Toronto Raptors president of basketball operations Masai Ujiri is deeply saddened by the continuous acts of racism and police brutality across North America. As a result, Ujiri wrote a powerful editorial for The Globe and Mail detailing his own experiences with racism, including an incident from Toronto's 2019 NBA championship.
"We all came into this world the same way – as humans. No one is born to be racist and none of us sees colour at first," Ujiri wrote. "I believe there are far more good people than bad people, but sometimes the good must do more than simply be good. They must overwhelm the bad. I can’t write about this issue without acknowledging what happened to me last June. It’s been widely reported, but I’ll summarize it again. Our team had just won the NBA championship and I was rushing to get on the court to celebrate. I was stopped, physically stopped, by a police officer, and the confrontation turned nasty. There’s a lawsuit that’s still before the courts – he is suing me – so I can’t say too much."

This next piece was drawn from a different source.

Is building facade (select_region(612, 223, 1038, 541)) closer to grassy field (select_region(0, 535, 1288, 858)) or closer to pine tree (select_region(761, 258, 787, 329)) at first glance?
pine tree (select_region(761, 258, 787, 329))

But I will say this: If it was another team president heading for the court – a white team president – would he have been stopped by that officer? I’ve wondered that."
The incident Ujiri brings up happened when he was trying to enter the court at Oracle Arena to celebrate the Raptors title victory over the Golden State Warriors. California sheriff's deputy Alan Strickland was guarding the court and tried to prevent Ujiri from entering and claimed he didn't have the proper credentials. Strickland later filed a lawsuit against Ujiri and claimed he was battered and assaulted by the Raptors president of basketball ops, suffering injuries to his head, jaw and teeth.
Ujiri's emotional words come after the death of George Floyd and in reaction to the many protests sweeping the country to combat police brutality and racial injustice.
Floyd, an African American man, died Monday after being restrained by police for alleged forgery. An officer put immense pressure on Floyd's neck with his knee as Floyd laid on the ground fighting for his life. A witness's video surfaced showing Floyd telling the officer he couldn't breathe.
He was later pronounced dead at the hospital.
The officer who knelt on Floyd's neck, Derek Chauvin, was arrested Friday and charged with third-degree murder and second-degree manslaughter.